Materials & Design (Jul 2024)
Numerical simulation and experimental investigation of the molten pool evolution and defects formation mechanism of Selective laser melted CuSn20/Diamond composites
Abstract
Some defects such as small pores, thermal damage of diamond particle and micro-cracks between diamond and metal matrix existed in SLM-fabricated metal-bonded diamond tools. For further application, it is vital to understand the formation mechanism of such defects by SLM-fabricated parameters. In this work, a multiphysics field numerical simulation model based on computational fluid dynamics (CFD) was developed to investigate molten pool evolution and defects formation mechanism for SLM-fabricated CuSn20-bonded diamond composites. From simulation results, the metal particles melt and flow forward under the action of the laser. Also, the presence of diamond particles can obstruct the normal flow of melted CuSn20 fluid. Increasing the laser power can widen and stabilize the molten pool, however, exacerbate the thermal damage of diamond particles. Specially, the migration and marginalisation of the diamond particles during the formation of molten pool were found by simulation and experimental results.
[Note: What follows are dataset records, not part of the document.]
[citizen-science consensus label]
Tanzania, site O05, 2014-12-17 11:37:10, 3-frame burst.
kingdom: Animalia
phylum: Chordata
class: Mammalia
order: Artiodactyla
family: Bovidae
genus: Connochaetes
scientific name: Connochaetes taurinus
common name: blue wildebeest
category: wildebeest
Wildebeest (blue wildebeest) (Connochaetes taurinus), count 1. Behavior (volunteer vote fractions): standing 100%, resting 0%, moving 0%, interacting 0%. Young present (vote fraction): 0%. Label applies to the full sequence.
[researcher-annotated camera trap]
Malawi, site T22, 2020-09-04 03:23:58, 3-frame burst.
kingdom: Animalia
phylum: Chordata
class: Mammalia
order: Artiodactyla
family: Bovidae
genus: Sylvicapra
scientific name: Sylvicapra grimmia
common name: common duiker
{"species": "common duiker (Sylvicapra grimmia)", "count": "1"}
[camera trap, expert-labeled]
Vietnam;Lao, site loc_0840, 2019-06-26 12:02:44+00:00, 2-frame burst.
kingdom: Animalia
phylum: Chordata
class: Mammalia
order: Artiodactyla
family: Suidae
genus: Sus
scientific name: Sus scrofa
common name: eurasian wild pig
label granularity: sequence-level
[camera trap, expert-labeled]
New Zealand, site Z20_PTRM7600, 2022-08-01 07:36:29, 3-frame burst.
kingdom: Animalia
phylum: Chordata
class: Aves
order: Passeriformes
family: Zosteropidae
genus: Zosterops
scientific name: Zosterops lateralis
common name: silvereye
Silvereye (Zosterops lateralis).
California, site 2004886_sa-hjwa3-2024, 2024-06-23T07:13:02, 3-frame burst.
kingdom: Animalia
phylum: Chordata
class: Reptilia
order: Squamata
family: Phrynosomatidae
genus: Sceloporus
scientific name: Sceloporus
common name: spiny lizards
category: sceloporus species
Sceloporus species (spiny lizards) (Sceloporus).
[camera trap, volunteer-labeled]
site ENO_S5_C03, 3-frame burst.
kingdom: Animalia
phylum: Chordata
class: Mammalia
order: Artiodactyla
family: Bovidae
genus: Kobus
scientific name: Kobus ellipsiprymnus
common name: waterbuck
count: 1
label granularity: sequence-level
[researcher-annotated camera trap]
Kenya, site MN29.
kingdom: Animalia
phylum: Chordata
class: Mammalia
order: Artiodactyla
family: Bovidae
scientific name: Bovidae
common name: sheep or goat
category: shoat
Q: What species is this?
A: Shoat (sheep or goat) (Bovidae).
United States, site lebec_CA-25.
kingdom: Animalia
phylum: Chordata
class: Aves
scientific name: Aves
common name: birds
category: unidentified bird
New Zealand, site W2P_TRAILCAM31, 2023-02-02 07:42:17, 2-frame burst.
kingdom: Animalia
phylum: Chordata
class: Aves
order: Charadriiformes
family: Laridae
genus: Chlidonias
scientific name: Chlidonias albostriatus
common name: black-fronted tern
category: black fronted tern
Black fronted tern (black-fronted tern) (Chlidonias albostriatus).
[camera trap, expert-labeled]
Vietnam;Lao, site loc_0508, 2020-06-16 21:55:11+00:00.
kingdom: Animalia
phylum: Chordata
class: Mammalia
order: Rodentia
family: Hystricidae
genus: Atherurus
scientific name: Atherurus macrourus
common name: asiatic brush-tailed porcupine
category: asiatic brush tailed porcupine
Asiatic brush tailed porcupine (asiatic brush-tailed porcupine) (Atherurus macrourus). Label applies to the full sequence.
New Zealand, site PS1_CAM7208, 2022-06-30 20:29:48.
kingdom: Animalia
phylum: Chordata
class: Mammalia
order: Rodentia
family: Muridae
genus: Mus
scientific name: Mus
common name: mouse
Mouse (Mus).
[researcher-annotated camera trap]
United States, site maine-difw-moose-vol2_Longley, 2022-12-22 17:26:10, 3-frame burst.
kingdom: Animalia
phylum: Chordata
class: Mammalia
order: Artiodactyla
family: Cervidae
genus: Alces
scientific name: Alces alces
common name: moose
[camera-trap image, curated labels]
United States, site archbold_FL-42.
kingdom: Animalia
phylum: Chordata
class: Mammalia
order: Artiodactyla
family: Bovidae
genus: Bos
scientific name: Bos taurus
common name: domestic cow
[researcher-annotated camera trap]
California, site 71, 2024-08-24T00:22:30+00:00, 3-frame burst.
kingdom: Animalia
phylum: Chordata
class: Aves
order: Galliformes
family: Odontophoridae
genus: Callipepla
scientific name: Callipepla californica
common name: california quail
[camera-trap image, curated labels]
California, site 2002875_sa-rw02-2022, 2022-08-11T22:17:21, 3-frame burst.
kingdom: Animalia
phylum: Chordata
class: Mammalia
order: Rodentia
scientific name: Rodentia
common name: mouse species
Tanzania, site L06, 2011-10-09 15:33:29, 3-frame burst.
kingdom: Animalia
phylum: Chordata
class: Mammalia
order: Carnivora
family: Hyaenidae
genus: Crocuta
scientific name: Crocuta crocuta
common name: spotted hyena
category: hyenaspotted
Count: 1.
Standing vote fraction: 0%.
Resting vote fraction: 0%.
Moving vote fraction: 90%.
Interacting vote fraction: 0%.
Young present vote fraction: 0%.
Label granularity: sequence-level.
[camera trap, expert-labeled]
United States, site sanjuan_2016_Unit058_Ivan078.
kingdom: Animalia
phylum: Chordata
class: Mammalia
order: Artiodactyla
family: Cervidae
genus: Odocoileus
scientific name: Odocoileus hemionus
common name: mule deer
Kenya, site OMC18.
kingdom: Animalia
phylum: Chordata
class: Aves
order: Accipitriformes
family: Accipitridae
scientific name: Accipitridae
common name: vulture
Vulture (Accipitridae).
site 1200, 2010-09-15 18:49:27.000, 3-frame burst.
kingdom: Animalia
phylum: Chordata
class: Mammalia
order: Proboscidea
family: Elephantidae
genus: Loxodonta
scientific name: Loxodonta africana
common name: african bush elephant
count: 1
Unavoidably, there are obvious gaps in the interfacial bonding region of diamond and CuSn20 due to the comprehensive reasons of thermal gradient, differences in thermophysical properties of two materials and undergo continuous migration and rotational behavior of diamond particles. These findings have potential value for understanding and optimizing the process of SLM-fabricated metal-bonded diamond tools.